In a New York Times editorial, Push Within Religions for Gay Marriage Gets Little Attention, Samuel Freedman cites several who attempt to biblically defend SSM.
- “Dignity, the high value of each individual person, their immeasurable value, their sacred value, is in its roots a Christian value,” said the Rev. David P. Gushee, a professor of Christian ethics at Mercer University in Macon, Ga. “Dignity language is a widely used cognate for the idea that every person is made in God’s image and is sacred for that reason."
Does the fact that we all have an inherent dignity and worth, having been created in the image of God, justify SSM? If it does, then this image can also be appealed to to justify any number of behaviors and institutions like adultery, pedophilia, polyamory, incest, bestiality and even murder. Instead, it is because we have inherent dignity that we shouldn't defile it by sinning.
While bearing the image of God dignifies all human beings, it certainly does not dignify all behaviors.
Freedman then cites Rabbi Margaret Moers Wenig's argumentation in support of SSM:
- "Religious arguments in support of marriage equality matter because religious arguments have long been used against not only marriage equality but also against gay people’s very right to love and even to live.”
If gays have a right to marry, from where does it come. Certainly not from God! There is not a single verse in the Bible or in the writings of any major religion giving even the slightest support for SSM.
While a nation may grant SSM - and some Western nations have done so - this doesn't address the issue of whether gays have an intrinsic right to SSM or whether nations have a moral obligation to legally provide SSM.
Can SSM be justified pragmatically? Certainly not in terms of the welfare of children!

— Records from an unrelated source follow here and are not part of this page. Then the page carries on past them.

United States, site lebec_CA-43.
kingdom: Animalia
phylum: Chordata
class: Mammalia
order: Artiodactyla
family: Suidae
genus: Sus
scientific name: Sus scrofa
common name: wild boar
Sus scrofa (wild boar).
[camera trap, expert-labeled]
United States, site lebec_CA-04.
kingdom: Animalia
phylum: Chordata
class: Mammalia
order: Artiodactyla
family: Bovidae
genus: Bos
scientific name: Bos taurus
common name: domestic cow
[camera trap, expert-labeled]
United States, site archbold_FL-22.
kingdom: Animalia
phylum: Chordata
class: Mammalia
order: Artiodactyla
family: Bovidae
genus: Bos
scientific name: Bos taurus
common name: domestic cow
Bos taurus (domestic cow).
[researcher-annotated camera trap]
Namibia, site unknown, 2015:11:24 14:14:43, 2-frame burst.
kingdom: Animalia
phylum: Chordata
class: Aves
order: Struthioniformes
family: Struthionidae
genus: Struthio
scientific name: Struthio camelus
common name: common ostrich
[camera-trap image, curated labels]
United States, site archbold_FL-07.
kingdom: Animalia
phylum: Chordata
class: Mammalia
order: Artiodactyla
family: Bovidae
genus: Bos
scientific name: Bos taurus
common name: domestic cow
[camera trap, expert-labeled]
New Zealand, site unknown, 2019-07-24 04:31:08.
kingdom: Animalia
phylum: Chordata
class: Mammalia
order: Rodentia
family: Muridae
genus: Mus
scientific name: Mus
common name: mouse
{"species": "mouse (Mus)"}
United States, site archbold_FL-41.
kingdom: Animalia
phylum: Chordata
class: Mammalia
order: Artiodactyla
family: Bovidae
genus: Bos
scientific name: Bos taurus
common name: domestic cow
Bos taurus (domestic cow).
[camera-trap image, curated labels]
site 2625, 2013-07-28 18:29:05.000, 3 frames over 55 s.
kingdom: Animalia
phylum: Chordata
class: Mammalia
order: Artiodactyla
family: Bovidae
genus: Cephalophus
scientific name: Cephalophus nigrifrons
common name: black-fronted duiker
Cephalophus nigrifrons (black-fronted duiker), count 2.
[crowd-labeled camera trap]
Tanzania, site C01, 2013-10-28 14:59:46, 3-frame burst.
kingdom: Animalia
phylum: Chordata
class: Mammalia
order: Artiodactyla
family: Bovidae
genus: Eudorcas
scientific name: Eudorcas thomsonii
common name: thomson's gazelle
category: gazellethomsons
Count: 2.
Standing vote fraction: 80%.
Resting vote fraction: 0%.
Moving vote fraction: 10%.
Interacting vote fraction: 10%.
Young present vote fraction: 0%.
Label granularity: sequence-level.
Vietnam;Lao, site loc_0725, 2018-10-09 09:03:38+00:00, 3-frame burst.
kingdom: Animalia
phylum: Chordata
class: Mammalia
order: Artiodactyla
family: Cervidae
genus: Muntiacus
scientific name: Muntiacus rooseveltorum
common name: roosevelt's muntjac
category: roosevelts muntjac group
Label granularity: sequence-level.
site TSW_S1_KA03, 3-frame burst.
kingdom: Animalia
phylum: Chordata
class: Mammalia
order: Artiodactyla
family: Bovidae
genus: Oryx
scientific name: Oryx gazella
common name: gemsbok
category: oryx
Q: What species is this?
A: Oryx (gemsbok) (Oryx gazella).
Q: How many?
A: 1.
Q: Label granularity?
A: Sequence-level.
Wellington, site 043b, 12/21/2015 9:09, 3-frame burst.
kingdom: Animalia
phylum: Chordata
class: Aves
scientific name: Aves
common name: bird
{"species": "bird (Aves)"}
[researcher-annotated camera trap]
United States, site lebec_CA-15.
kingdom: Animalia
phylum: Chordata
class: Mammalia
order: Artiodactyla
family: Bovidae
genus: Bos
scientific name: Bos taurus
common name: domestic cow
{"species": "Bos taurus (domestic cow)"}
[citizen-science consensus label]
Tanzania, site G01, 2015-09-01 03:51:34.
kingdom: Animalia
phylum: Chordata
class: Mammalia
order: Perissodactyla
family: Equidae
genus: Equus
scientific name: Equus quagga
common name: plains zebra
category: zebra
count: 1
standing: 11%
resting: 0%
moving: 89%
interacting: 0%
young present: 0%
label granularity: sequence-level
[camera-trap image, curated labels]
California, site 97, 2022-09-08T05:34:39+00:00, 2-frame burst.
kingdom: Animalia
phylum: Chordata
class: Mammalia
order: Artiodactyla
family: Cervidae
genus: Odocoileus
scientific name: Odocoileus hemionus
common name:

Countless studies have demonstrated that children fare best with two biological parents.
Besides, in view of the high incidence of STDs, substance abuse, mental health issues, suicide, and greatly abbreviated lifespans among gays, pragmatism should argue against gay adoption and even SSM.
Wenig mentions, "gay people’s very right to love" who they want. Should society stand in judgment over this by regulating our relationships? Perhaps not, but this is not the issue. Even before the Supreme Court decision, gays could freely affiliate with whomever.
Instead, SSM is about coercing the nation to endorse the gay lifestyle and is not about who they can live with. Instead, SSM has been about:
1. Training children that this highly destructive lifestyle is a reasonable option.
2. Penalizing any who disagree, even to the point of losing their business, employment or even their freedom if they refuse to pay highly exorbitant fines.
3. Undermining First Amendment guaranteed rights.
4. Placing children in jeopardy.
Freedman then cites a Dr. Hendricks:
- "The virulent opposition [against SSM] can’t be sustained by an informed reading of the [biblical] text,” said Dr. Hendricks, who is now a visiting scholar in the religion department at Columbia University. “The opposition to homosexuality has a basis in culture that’s masquerading as religion. The textual evidence is ambiguous, at best. So the role of Bible scholars who support marriage equality is to show that there’s no biblical reason to oppress gay people. They are children of God.”
It is not a matter of "oppressing gay people," as this inflammatory language claims. Rather, it's a matter of legalizing a lifestyle and an institution that has repeatedly been shown to be highly self-destructive.
More importantly, is the biblical text "ambiguous" in regards to homosexuality? Hardly! Kevin DeYoung has written:
- Even many revisionist scholars acknowledge that the Bible is uniformly negative toward same-sex activity. The gay Dutch scholar Pim Pronk, after admitting that many Christians are eager to see homosexuality supported by the Bible, states plainly, “In this case that support is lacking.” Although he doesn’t think moral positions must be dependent on the Bible (which is why he can support homosexual behavior), as a scholar he recognizes that “wherever homosexual intercourse is mentioned in Scripture, it is condemned. … Rejection is a foregone conclusion; the assessment of it nowhere constitutes a problem.” Pronk recognizes that wherever the Bible speaks on this issue, it speaks with one voice. Likewise, Dan O. Via, in arguing for the revisionist view opposite Robert Gagnon, acknowledges, “Professor Gagnon and I are in substantial agreement that the biblical texts that deal specifically with homosexual practice condemn it unconditionally.” No positive argument for homosexuality can be made from the Bible, only arguments that texts don’t mean what they seem to mean, and that specific texts can be overridden by other considerations.
If the Bible had been ambiguous on the subject of homosexuality, these pro-gay scholars would have also claimed that the Bible is ambiguous, but honesty prevented them from resorting to such an unsupportable argument.